19 Haziran 2010 Cumartesi

166-ULUSAL KONGRELERİMİZ, TOPLUMSAL SÖZLEŞMELERİMİZDİR; KUTSALDIR!

            OSMAN TÜRKOĞUZ
            Çeşmealtı;19 Haziran 2010.

                       
ULUSAL KONGRELERİMİZ,
            TOPLUMSAL SÖZLEŞMELERİMİZDİR;
                               KUTSALDIR!

            Ülkemizde Kara ses adıyla ünlenen ve bugün de Erzurum mezarlığında, görkemli mezarında yatmakta olan, Cemalettin Kaplan; 1970’li yıllarda, az kalsın Diyanet İşleri Başkanımız olacaktı.
            Yönetimin ve askerin gözüne girmek için, bir de Süleymancılar aleyhinde bildiri yayımlamıştı!
            Süleymancıların 1967 senesinde yayımlamış oldukları ”İnanacağımız Esaslar!” adlı bildirinin en can alıcı noktasına dokunulmamıştı:” Bu önemli! Madde, Halife ile ilgiliydi:
            “HALİFESİ OLMAYAN ÜLKEDE CUMA NAMAZI KILINAMAZ!”
            Müslümanların kurmuş olduğu bağımsız devletlerde birer de halife olduğunda siz seyreyleyin gümbürtüyü!
Tarih boyunca, uğruna en çok kan dökülen makam, ”HALİFELİK-HİLAFET”-makamı olmuştu.
Beş ayrı yerde, Hilafet makamı vardı!
Bu konuyu hiç bilmeyenlerin konuştuklarını görmek ve dinlemek geleceğimiz için umut kırıcıdır!
Bu Cemalettin Efendiyi Almanya’ya gönderdiler. Oralarda yapmadığı kepazelik kalmadı. Bir anayasa hazırladılar: ”Anadolu İslam Federe Devleti!”
Hayret! Öteki federe devletlerden söz edilmediği gibi; Federal devletten de söz edilmemekteydi.
Yerine Halife! Olarak oğlu Metin kaplan geçirildi! Bu Halife de soytarılıkta çok ileri gitti. Anıtkabir’i uçakla bombalatmaya kalktı! Sonra da bir hasmını öldürtmek suçundan Alman mahkemesince tutuklandı ve ülkemize getirilerek burada yargılanıp hüküm giydi.
Ülkemizde bir Halife çarığı taşıyan eski bir avukat ve hükümlü birisi daha vardı!
Osman oğullarından Rahmetli Mehmet Orhan, noter kanalı ile kendisine gerekli dersi vermişti: ”Hangi yabancı ülkenin çıkarına hizmet!” Olgusunu da vurgulamıştı!
            Kaplancıların; Avrupa yakası Hilafetçilerin salaklıkları televizyonlarımızda da boy, boy gösterilmekte gecikmemişti: Tahta tüfekli poturlu, geri zekâlı bir sürü yaratık, Mustafa Kemal’e benzettikleri bir kuklanın boynuna ip dolayarak yerlerde sürüklemişlerdi! Bunların İngiliz altınları hatırı için, Kaymakam Köprülülü Hamdi Bey’i hayâlarını burarak öldürenlerden farkları da yoktu!
            İslam dininin, insan sevgisinin, ULUSAL BİRLİĞİMİZİN ve ULUSAL KAHRAMANLARIMIZA SAYGININ öğretilmesi gereken bir mabet hükmündeki yerde, sergilenen vatan hainliklerini iğrenerek seyretmiştik! Sonra da; Arap ve Türk alfabesiyle yazılmış olan yazıları okuduk:

            “HİLAFET DEVLETİ”,
            “İSLAM FEDERE DEVLETİ”.

            Hilafet, Halifelik, Halife Devleti ne demektir! Bunların üzerinde pek durmayacağım.

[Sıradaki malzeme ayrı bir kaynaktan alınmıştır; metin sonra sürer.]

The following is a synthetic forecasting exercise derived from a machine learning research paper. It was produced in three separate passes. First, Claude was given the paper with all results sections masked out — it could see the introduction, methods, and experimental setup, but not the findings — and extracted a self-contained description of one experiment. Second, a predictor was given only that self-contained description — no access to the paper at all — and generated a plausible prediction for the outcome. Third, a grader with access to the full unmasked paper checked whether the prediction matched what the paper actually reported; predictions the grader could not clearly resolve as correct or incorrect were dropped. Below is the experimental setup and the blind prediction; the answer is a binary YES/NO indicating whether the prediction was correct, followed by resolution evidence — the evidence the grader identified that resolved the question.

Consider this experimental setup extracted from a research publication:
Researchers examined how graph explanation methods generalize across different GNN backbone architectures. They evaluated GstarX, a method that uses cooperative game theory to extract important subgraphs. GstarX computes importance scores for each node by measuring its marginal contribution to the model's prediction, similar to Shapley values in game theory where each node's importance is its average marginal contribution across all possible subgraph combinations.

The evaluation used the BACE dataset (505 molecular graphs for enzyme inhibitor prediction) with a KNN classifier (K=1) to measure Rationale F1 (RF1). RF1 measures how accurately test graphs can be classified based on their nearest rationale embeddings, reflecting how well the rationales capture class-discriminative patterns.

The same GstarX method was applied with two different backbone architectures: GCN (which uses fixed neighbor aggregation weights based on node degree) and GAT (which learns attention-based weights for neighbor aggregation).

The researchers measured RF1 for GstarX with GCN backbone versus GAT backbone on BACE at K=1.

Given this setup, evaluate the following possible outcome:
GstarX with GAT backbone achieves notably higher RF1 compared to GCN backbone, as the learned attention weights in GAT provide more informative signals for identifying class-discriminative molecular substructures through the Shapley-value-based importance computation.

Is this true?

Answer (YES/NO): NO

                        “İSLAM FEDERE DEVLETİ!”
            Profesör Dr. Sayın Mümtaz Soysal; bu konuda güzel bir yazı yazmıştı. Bu yazıyı sizler saklamadınız amma ben saklamıştım.
            Kıbrıs adasında kurulacak Federasyon’da, Türk Federe Devleti ile Rum Federe Devleti, sistemin iki öğesi olacaktır. Federatif ABD’ DE, her eyalet bir federe devlettir. Federe devletler FEDERAL DEVLETİ meydana getirirler.
”İslam Federe devleti!” Şu salaklığa bakınız! Anadolu’muzda, bir federasyon sistemli federe devletlerden oluşan bir devlet modeline mi gidiliyor! Onlar, yani bizim dini bütün müselmanlarımız! Bu federe devletlerden yalınız birisine sahipler! Diğer federe devletler nerede ve adları nedir?
İran anayasasına benzer bir anayasaları olduğuna göre, onlara bu aklı İran Mollaları vermiş olabilir!
Şimdi de en önemli hainliklerden birisini daha görelim:
            “Her inanç topluluğu kendi hukukuna göre yargılanmalı!” Mecelle; islamın dört mezhebinin içtihatlarına göre hazırlanmış. Alevilik, Şiilik, Caferilik dışarıda bırakılmıştır.
Daha sonra da şöyle buyrulmuştur:
            “Her cemaat kendi hukukunu uygulasın!”
            Cehalet değilse; düpedüz vatan hainliği!
Dil gibi, din gibi hukuk ta ulusal birliğimizi sağlayacak en büyük sosyal etkenlerden birisidir.
Akılları sıra; Hz. Muhammed ve Medineli Müslümanlarla, Yahudiler ve Hıristiyanlar arasında yapılan Medine Sözleşmesine uyacaklar!
O zamanın şartları ile günümüzün şartlarını karşılaştırmamız mümkün değildir. Uluslaşamamış bir topluluk, devlet ve hükümet güvencesi de yok. Her unsurun aralarında bağlılık olmadığı gibi, bunlar da birikirleriyle savaş ve yağma hallerindeler. 
            Medine’deki toplulukların mal, can ve ırz güvenceleri Medine Sözleşmesiyle sağlanmaya çalışılmıştır. Ortada ne bir hükümet ne de bir devlet kurma fikri de yoktur. Hz. Muhammed’in yeni bir din ile Medine’ye gelmiş olması, diğer inanç grupları için bir tehlike işareti olarak algılanmıştı. Bu amaçle Yesrip’te—Medine’de-MS.623 tarihinde bir anlaşma yapılmıştır. Bu sözleşmeyle Hz. Muhammed gayesini elde etmiştir.
Şimdi de biz bu sözleşmenin tarafı olanlardan Yahudi aşiretlerini kısa da olsa görelim.
            Hz. Muhammed; Mekkelilerin zulüm ve işkencelerinden kurtulmak için, bir akşam yeğeni Ali’yi yatağına yatırarak, gizlice Mekke’den çıkıp YESRİP’E- Medine- Müslümanların yanına sığınmıştı. (Eylül 622.)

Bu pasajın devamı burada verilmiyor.